PAGE EXCERPT -
..............................

Site links:
Home | Old Britain | Aerial photographs | Rides and Walks | Football Photographs | Football Ground Photographs | Miscellaneous Photographs | Running Photographs | Live Music Photographs | Use of my photographs | Videos | CTFC History | Products | Other Services | Crack an Excel VBA password | Contact |  

 

Ifield Steam Mill

By Ian Mulcahy 

Old Britain Home | Historic curiosities of Crawley

 

Ifield Steam Mill is a three storey (plus attic) brick building which is weatherboarded on the upper floors which stands almost in the centre of Ifield Green, just to the north of Ifield Cricket Club's pavillion, and has the distinction of being the only surviving early Victorian Industrial building in Crawley.  It was built sometime between 1841 & 1855 by James Bristow who had been assigned the land by the lord of Ifield Manor. Bristow was also the owner/occupier (and presumably miller) of the earlier windmill which was also sited on Ifield Green, a few yards to the east of the Steam Mill.

..............................

[Records of questions based on scenes]
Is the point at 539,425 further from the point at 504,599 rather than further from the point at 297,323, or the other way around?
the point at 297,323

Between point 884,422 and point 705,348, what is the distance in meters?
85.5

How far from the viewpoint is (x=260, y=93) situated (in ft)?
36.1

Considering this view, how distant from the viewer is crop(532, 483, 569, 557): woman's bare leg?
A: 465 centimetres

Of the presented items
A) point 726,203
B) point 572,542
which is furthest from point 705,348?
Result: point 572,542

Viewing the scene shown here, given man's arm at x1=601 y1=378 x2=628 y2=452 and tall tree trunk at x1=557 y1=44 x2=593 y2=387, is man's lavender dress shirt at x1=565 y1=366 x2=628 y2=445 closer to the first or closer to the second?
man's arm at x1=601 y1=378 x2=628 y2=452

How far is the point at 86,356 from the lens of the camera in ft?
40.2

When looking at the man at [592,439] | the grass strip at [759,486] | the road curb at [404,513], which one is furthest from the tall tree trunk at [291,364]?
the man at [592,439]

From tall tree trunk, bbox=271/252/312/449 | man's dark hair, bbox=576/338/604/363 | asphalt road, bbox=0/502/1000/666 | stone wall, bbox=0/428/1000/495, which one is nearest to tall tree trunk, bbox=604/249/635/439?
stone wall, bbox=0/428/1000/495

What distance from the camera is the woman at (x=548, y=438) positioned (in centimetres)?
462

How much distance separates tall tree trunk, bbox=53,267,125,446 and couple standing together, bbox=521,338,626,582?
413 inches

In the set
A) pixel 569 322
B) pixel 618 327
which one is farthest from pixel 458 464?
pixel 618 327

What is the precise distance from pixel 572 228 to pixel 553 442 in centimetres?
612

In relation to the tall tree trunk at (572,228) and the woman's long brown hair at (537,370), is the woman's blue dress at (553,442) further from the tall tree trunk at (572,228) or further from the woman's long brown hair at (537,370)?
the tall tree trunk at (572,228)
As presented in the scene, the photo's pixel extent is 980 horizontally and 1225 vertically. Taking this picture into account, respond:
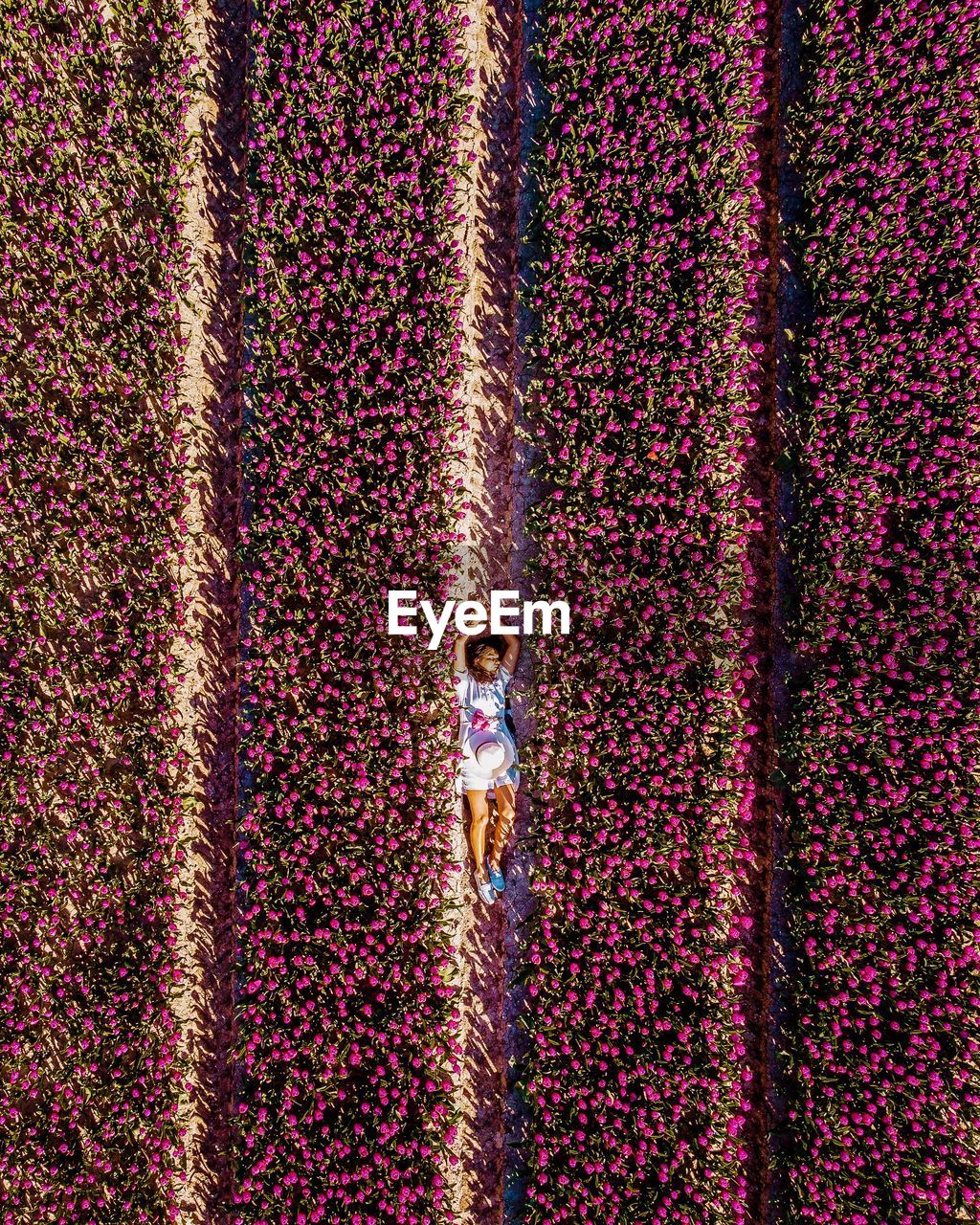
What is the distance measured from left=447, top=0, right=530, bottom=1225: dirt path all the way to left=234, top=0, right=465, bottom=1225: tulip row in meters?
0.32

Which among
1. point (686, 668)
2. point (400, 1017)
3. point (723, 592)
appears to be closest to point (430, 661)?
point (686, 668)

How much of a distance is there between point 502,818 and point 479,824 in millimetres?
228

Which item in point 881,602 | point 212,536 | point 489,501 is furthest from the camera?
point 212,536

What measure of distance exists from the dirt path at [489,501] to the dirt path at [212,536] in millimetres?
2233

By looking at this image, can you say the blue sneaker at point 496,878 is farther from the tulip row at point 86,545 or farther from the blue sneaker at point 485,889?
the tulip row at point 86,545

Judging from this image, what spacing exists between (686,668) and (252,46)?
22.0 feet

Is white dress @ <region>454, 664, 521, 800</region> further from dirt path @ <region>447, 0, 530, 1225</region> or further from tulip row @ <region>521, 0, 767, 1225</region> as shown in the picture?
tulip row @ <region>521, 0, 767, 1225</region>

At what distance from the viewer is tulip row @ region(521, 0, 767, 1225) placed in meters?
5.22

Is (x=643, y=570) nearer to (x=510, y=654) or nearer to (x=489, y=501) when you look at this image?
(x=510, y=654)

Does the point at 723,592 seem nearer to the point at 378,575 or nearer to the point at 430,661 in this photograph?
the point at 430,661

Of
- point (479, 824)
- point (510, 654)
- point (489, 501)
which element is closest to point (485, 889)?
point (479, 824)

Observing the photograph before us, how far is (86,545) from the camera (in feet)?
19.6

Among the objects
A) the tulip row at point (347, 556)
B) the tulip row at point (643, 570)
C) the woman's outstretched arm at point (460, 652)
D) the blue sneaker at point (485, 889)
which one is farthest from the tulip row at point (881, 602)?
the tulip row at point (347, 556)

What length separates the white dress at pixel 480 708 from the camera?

..............................

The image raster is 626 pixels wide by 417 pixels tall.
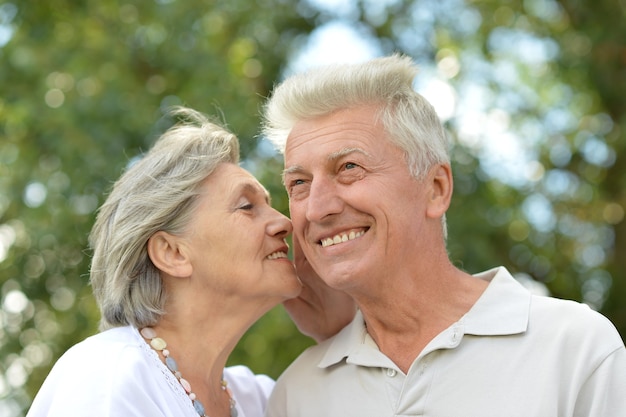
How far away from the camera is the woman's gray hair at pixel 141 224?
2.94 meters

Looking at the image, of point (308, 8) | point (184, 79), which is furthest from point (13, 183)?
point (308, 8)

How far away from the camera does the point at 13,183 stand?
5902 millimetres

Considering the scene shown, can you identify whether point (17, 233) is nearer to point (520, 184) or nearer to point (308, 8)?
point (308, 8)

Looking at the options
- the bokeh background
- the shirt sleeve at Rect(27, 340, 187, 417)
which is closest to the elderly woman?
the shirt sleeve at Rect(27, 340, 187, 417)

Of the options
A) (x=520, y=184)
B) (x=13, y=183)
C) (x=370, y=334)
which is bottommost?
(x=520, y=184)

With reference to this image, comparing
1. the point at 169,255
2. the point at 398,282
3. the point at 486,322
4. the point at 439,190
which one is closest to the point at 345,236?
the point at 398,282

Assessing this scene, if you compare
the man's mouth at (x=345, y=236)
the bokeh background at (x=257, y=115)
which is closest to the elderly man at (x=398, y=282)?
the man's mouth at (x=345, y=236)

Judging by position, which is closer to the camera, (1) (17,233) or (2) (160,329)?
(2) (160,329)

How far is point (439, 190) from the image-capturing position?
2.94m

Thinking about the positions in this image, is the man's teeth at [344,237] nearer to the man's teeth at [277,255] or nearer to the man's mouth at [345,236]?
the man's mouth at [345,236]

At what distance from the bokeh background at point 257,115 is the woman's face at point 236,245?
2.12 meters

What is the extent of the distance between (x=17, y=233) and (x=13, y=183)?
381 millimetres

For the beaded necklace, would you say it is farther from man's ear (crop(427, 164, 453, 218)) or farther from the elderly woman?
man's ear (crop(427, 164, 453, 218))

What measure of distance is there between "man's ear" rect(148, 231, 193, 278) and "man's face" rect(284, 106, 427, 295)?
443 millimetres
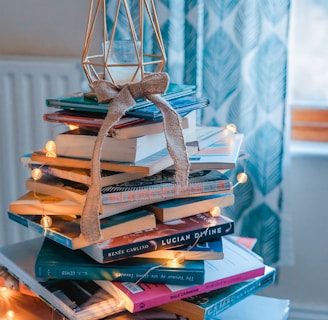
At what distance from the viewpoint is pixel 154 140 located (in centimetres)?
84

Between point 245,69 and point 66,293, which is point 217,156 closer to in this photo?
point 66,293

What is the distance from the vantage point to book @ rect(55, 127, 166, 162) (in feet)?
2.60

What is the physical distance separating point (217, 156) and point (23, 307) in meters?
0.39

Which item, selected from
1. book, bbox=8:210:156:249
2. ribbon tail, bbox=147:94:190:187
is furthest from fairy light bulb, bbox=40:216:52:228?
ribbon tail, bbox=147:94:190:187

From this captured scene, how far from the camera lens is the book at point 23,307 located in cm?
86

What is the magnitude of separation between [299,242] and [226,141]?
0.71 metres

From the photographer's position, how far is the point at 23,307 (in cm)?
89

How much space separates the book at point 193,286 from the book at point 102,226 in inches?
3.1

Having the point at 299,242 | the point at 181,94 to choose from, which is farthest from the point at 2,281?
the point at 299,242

..............................

SHORT PROBLEM -
Please answer these three questions from the Ifield Steam Mill text:
1. Who wrote it?
2. Between which years was the mill built?
3. Where did the earlier windmill stand in relation to the Steam Mill?
None of the data is needed here.

REPLY -
1. Ian Mulcahy
2. Between 1841 and 1855
3. A few yards to the east of it, also on Ifield Green